▶ WORK INSTRUCTIONS
From the records below, return every line containing the word "shop".

[Saved entries]
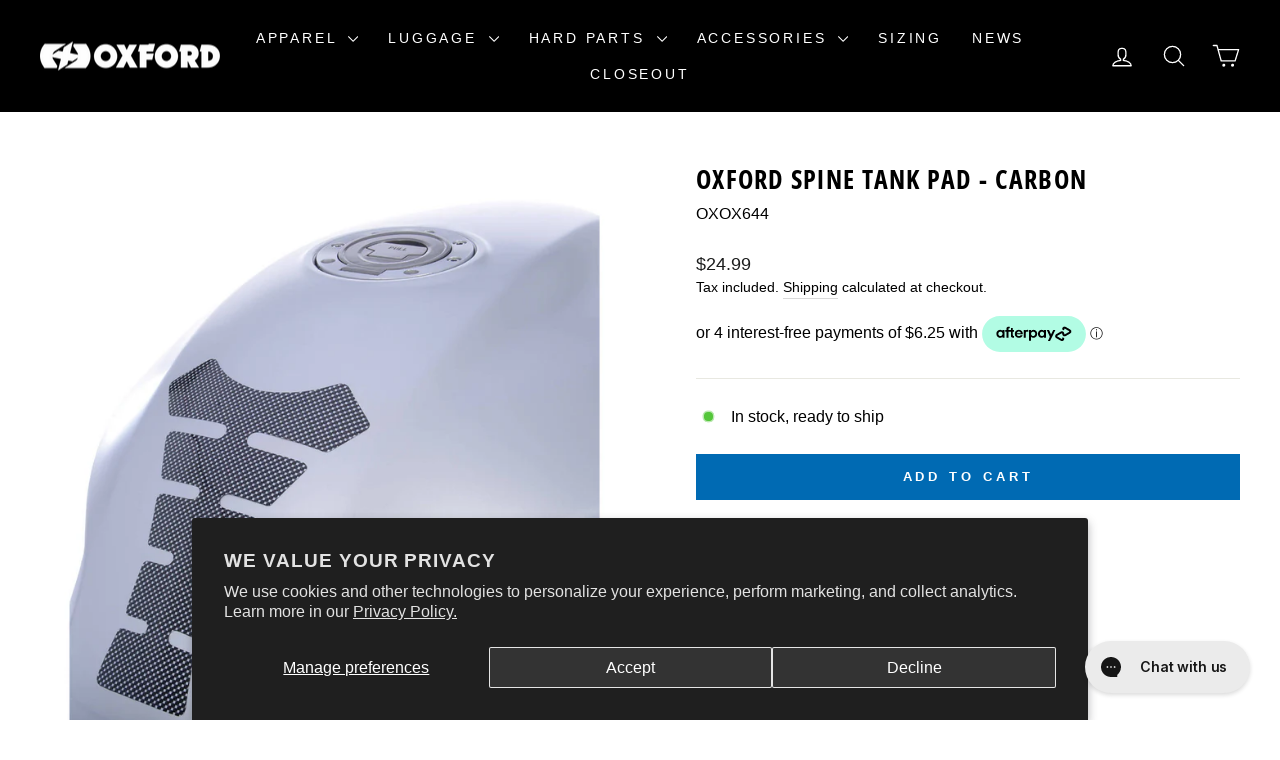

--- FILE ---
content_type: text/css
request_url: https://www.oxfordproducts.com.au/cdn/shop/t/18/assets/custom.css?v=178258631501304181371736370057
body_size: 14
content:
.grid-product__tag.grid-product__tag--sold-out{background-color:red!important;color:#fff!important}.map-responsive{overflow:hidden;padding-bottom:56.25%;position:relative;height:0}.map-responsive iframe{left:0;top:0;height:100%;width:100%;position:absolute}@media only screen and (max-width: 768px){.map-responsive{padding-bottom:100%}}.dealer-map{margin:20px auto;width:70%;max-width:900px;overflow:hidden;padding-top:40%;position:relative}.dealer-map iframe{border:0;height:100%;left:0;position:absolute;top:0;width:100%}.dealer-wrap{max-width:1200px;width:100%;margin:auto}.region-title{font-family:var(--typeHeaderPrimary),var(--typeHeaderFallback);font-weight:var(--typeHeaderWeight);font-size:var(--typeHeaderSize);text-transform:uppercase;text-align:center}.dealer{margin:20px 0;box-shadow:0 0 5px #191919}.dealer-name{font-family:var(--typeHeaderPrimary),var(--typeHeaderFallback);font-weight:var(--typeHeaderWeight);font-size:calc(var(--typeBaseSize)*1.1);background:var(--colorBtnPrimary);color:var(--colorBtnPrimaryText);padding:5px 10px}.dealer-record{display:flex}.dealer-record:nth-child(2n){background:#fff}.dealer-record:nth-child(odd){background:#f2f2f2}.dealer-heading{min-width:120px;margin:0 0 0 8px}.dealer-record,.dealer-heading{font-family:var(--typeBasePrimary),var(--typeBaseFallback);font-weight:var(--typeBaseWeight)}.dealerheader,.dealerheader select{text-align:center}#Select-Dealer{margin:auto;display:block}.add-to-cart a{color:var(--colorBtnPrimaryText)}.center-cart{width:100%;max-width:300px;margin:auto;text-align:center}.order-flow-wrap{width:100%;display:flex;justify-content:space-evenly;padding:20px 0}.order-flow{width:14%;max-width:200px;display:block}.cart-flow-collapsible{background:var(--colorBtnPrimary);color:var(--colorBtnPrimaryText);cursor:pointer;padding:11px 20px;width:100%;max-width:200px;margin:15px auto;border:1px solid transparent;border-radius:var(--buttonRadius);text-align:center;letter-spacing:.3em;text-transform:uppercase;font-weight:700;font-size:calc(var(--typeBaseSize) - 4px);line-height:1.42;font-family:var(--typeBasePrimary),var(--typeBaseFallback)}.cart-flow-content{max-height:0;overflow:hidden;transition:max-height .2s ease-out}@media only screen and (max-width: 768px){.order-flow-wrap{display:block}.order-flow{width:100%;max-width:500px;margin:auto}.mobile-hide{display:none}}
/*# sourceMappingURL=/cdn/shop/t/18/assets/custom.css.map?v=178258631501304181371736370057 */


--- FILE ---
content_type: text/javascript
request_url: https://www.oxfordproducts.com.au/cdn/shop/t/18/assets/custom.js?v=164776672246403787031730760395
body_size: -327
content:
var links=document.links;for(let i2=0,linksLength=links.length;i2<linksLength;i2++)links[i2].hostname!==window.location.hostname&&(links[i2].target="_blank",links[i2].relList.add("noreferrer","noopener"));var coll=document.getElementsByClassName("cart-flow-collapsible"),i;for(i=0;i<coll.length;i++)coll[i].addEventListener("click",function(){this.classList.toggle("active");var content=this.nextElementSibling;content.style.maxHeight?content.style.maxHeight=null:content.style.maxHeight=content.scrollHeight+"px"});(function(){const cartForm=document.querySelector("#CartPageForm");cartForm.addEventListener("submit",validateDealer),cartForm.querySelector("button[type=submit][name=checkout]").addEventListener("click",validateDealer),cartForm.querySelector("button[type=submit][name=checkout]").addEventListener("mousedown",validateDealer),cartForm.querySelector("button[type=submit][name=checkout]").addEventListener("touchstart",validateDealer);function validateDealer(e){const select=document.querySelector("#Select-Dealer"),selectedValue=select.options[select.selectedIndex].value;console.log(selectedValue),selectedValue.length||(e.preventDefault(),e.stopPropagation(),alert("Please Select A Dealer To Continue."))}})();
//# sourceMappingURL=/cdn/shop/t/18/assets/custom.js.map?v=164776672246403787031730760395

▶ ANSWER AREA
request_url: https://www.oxfordproducts.com.au/cdn/shop/t/18/assets/custom.css?v=178258631501304181371736370057
/*# sourceMappingURL=/cdn/shop/t/18/assets/custom.css.map?v=178258631501304181371736370057 */
request_url: https://www.oxfordproducts.com.au/cdn/shop/t/18/assets/custom.js?v=164776672246403787031730760395
//# sourceMappingURL=/cdn/shop/t/18/assets/custom.js.map?v=164776672246403787031730760395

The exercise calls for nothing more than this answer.